- Touch and Go UK release poster
- Directed by: Michael Truman
- Written by: William Rose; Tania Rose;
- Produced by: Michael Balcon
- Starring: Jack Hawkins; Margaret Johnston; June Thorburn;
- Cinematography: Douglas Slocombe
- Edited by: Peter Tanner
- Music by: John Addison
- Production company: Ealing Studios
- Distributed by: J. Arthur Rank Film Distributors
- Release date: 3 October 1955 (London);
- Running time: 85 minutes
- Country: United Kingdom
- Language: English

= Touch and Go (1955 film) =

1955 British film by Michael Truman

Touch and Go (U.S. The Light Touch) is a 1955 British comedy film directed by Michael Truman, and starring Jack Hawkins, Margaret Johnston, and June Thorburn. It was written by William Rose and Tania Rose.

== Plot ==
Following an argument with a work superior, furniture designer Jim Fletcher quits his job in a fit of pique. He decides that England has nothing to offer him, and that the future for his family is in Australia. He eagerly sets about making emigration plans, and, despite the fact that his wife and family are less than enthusiastic about moving to the other side of the world, he disregards their reservations and presses ahead.

Practical and bureaucratic hitches continually threaten to derail the project. Jim must also deal with the opposition of his in-laws, finds himself missing his job, and starts to have doubts himself about the wisdom of the move.

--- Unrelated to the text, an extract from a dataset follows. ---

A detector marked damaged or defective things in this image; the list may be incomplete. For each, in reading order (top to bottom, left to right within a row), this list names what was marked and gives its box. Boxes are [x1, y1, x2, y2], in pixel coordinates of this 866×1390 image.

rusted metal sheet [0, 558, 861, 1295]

However, the snags and pitfalls are finally sorted out, and a firm departure date is set. Then, two days before they are due to leave, the Fletchers' daughter meets and instantly falls in love with her ideal man, after he rescues the family cat, Heathcliff. A good deal of heart-searching ensues before the Fletchers decide whether or not to go ahead with emigration during a delay caused by a missing Heathcliff.

== Production ==
The film was made by Ealing Studios.

== Reception ==

=== Box office ===
The film was indifferently received on release, and is not generally included in the canon of classic Ealing Comedies. According to Kinematograph Weekly it was a "money maker" at the British box office in 1955.

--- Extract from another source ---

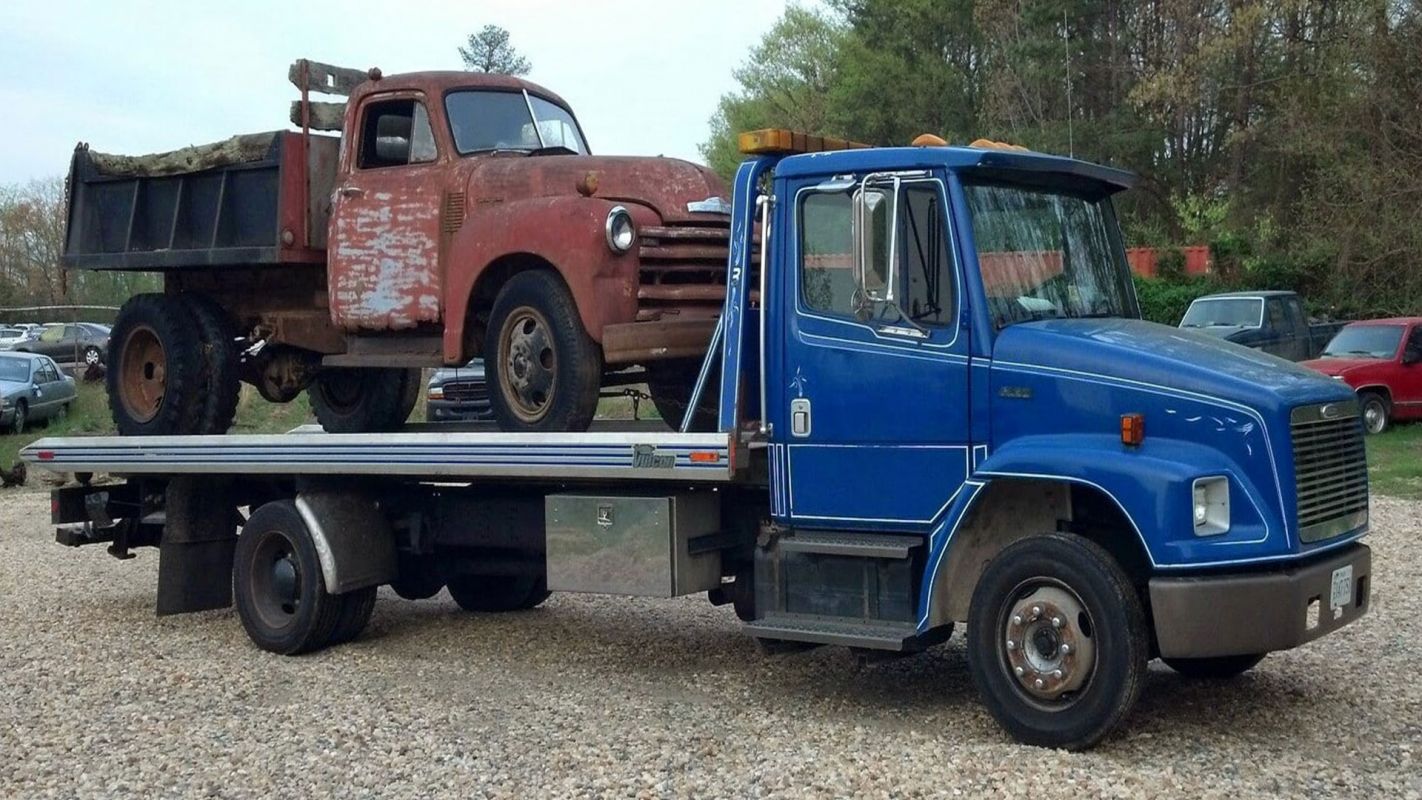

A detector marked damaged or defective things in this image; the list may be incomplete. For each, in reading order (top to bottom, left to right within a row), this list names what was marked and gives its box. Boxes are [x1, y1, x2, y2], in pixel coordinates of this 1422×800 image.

rusty cab roof [344, 71, 571, 112]
rust-streaked hood [466, 154, 728, 224]
rusty red vintage truck [63, 61, 733, 437]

=== Critical reception ===
The Monthly Film Bulletin wrote: "Although Touch and Go does not match the invention or wit of William Rose's earlier scripts (Genevieve, The Maggie, etc.), the writer's flair for creating likeable characters is again apparent, and there is an agreeable touch of malicious humour in the handling of such characters as the father and mother-in-law. Unfortunately it is quite obvious, almost from the outset, that this particular family will never reach Australia (young lovers are rarely parted and animals never neglected in the British cinema), and this fact makes for a rather dead climax. Michael Truman (directing his first film) employs a gentle, unhurried style in keeping with the mood of the piece, but does not succeed in disguising the thinness of the material itself; and the young lovers suffer from the distressing coyness invariably associated with members of English screen and radio families. Jack Hawkins as the harassed father sometimes employs an over-emphatic technique, but his playing generally displays a pleasant comic sense. Margaret Johnston, in the under-written part of his wife, suffers nobly and wins through in the end. Altogether, a slight and insubstantial film, which, nevertheless, evokes a gentle and amiable mood."

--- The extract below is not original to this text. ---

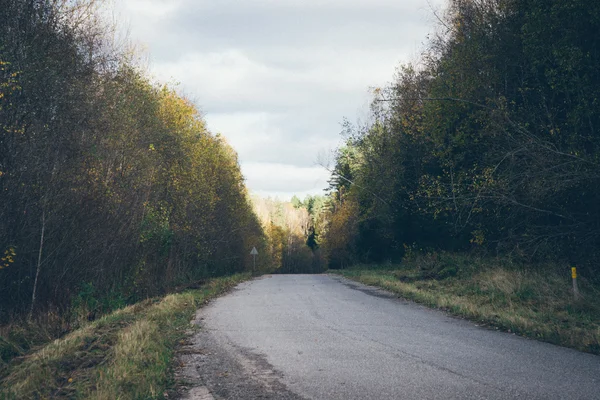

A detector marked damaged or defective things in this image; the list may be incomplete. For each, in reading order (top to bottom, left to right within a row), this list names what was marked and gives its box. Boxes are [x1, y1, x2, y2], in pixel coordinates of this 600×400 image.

The Radio Times called the film "A depressing wallow in the sort of whimsy that Ealing foisted upon the world as British Realism."
Leonard Maltin was more positive, calling the film a "wry study".

== Accolades ==
The film picked up two nominations at the 1956 British Academy Film Awards: Margaret Johnston for "Best British Actress", and William Rose for "Best British Screenplay."